All things considered, it seems clear that Mittal wants this bad enough that he will be willing to do anything to make it work. This man's ambition knows no bounds. He has expressed his desire to purchase India's largest steelmaker, the state-owned Steel Authority of India, on several occasions, and rest assured, there is nobody in India capable of taking on Mittal, with perhaps the only exception being the Tata Group, whose steel business is India's second largest. Mittal also has a joint venture with India's largest oil and gas company, ONGC, called ONGC Mittal Energy, for global oil and has exploration and refining, combining Mittal's contacts and reach with ONGC's competence. The company recently announced an investment of $6 billion in Nigeria. My guess is L.N Mittal will bid (aggressively) if/when ONGC is divested by the government.

So, the question of interest to the investor is, whether MT is worth buying at this point. Since MT announced its offer in mid-January, the market cheered Arcelor stock, which has nearly doubled from the EUR 20-levels to trade at about EUR 37 today. MT, on the other hand, rose to a high of $42 in early May from $26, and has come back to those levels in the last two months, currently nudging the $30 mark, at a P/E of 7. The presentation made to Arcelor shareholders, available here at the Arcelor website, says the Net Debt (i.e total debt minus cash and cash equivalents)/EBITDA ratio for the new entity will be 1.7 - which is understandable, given the heavy cash component of MT's offer. In a merger of this type, numbers do not convey the whole story and will likely be skewed in one way or another till combined operations smoothen out - and by then the money will already have been made or lost. A judgment call has to be made.

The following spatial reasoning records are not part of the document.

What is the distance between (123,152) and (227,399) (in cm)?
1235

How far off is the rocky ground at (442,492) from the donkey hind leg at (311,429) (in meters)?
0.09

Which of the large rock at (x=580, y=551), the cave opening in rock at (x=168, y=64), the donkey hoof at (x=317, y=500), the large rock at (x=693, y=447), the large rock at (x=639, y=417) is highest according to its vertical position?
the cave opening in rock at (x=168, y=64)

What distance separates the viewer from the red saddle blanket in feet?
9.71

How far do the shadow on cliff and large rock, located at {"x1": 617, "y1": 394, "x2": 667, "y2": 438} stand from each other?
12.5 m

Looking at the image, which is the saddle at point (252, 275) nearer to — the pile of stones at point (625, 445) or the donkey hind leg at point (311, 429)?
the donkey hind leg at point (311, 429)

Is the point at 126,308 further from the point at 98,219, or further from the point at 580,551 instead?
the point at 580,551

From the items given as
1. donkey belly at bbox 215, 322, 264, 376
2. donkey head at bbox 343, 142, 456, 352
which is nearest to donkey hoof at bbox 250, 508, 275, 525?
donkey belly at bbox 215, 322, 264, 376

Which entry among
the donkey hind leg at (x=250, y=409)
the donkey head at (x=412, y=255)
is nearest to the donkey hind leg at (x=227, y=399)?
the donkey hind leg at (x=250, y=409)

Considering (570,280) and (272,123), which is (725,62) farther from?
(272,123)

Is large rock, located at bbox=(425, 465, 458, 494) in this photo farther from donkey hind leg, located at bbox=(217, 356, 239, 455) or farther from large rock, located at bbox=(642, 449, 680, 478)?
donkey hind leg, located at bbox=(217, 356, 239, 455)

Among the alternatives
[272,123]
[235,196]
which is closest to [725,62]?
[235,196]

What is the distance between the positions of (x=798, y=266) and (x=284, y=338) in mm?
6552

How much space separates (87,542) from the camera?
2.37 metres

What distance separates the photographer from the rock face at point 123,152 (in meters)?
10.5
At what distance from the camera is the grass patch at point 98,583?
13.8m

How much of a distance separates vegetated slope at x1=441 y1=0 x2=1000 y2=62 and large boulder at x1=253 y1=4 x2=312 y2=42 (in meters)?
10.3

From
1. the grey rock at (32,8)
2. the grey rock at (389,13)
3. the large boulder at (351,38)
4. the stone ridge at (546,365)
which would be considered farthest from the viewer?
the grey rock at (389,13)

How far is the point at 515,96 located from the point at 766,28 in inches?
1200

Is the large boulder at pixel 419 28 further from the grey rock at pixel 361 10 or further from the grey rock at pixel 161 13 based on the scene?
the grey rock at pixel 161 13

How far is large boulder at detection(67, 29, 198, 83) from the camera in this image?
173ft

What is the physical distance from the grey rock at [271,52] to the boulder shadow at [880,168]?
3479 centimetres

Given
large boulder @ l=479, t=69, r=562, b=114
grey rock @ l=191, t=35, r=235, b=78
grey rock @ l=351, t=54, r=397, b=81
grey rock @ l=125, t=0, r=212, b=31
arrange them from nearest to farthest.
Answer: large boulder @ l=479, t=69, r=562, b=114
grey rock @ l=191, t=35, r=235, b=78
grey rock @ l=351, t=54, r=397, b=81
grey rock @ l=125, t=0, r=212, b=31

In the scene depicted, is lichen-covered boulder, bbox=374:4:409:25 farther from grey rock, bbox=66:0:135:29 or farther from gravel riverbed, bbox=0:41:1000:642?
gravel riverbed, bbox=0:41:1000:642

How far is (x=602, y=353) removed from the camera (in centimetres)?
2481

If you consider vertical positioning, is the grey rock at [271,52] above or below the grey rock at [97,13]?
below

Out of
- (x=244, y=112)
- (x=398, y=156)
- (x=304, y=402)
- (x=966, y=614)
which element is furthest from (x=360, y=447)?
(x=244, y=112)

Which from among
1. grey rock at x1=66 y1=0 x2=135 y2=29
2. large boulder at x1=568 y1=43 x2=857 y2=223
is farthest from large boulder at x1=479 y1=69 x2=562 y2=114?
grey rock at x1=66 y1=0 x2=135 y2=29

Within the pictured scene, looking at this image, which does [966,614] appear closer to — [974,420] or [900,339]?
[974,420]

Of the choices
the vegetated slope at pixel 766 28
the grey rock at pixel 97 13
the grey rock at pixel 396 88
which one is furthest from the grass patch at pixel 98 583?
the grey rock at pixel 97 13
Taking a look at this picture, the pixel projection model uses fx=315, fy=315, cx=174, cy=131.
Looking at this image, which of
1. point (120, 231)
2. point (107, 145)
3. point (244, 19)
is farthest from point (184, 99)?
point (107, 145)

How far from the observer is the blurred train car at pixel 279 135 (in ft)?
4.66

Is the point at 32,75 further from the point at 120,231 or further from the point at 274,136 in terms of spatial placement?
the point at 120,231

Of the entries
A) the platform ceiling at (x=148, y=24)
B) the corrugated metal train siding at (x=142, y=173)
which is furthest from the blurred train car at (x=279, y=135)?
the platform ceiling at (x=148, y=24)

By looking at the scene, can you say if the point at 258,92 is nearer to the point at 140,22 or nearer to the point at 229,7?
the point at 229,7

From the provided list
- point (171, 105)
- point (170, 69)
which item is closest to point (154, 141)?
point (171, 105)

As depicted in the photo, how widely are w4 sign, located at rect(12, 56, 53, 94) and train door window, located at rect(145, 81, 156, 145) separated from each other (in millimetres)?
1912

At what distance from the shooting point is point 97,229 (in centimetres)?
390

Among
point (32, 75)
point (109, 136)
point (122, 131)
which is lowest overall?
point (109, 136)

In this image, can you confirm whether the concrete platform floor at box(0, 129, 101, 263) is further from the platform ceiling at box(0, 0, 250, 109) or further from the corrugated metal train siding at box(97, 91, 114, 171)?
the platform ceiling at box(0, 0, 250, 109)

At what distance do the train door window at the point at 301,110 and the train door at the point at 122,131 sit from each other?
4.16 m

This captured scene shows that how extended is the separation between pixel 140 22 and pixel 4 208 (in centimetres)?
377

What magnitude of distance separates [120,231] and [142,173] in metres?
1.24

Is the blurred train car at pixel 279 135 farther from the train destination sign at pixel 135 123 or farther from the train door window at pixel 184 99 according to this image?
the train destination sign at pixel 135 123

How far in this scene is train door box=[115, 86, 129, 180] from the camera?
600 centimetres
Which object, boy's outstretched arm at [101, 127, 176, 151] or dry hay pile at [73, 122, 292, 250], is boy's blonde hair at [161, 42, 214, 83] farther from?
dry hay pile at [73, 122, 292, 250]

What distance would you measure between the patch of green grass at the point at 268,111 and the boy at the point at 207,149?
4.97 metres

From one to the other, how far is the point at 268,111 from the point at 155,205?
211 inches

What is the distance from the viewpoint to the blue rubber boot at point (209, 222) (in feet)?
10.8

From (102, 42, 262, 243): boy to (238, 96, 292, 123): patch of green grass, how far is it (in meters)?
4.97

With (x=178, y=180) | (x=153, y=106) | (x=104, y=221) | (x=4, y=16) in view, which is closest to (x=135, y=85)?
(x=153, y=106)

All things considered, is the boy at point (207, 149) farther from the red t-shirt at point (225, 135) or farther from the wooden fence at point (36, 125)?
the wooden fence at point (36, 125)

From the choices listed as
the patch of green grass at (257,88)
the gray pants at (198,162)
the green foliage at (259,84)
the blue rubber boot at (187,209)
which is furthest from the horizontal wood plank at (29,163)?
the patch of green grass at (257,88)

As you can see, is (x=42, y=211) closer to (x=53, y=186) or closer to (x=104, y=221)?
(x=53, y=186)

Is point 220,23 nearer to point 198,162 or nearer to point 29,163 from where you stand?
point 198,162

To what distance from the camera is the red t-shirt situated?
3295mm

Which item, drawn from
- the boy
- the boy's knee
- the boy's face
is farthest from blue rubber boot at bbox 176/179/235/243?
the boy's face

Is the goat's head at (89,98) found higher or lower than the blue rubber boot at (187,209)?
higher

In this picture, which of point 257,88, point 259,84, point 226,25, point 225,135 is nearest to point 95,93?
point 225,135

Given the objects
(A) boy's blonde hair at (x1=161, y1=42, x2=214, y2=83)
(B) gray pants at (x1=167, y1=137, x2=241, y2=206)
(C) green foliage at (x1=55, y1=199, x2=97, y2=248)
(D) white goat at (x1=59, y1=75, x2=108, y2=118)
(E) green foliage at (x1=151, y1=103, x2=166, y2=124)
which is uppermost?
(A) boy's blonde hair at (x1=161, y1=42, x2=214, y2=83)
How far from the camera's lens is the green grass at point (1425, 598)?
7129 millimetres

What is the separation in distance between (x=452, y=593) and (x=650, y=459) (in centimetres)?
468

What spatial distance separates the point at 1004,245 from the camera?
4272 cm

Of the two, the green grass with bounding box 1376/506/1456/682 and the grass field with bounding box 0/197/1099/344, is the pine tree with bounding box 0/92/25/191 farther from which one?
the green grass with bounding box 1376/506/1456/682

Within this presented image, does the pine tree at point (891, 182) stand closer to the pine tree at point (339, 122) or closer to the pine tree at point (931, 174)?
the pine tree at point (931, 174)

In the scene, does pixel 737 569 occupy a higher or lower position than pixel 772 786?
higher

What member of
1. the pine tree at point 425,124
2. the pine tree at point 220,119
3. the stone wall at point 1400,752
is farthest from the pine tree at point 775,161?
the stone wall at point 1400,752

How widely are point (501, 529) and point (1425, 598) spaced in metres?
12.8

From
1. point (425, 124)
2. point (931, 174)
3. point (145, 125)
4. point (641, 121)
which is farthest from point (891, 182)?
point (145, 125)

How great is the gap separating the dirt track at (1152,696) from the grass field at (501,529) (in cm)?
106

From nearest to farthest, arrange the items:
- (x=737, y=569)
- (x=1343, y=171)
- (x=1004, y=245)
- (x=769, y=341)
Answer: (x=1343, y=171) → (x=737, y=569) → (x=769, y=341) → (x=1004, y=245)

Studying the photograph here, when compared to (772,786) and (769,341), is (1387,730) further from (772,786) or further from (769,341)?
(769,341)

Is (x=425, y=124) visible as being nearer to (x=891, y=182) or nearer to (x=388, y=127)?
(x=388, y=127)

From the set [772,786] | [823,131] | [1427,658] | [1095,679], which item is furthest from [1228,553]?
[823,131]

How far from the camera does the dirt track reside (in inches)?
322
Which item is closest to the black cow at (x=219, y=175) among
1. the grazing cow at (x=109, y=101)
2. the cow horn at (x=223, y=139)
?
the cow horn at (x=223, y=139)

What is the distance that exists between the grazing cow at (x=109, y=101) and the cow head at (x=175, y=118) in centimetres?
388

Making a bet on MT is betting on two things: inevitably, China and India, which will be the growth drivers for ArcelorMittal, and the management skill of Mittal and his executives (who should doubtless have the upper hand, especially with ArcelorMittal's India-China focus) together with the Arcelor management to deliver on their grand vision. There may be teething problems with the mega-merger, but given their track record, I think MT is a fair wager.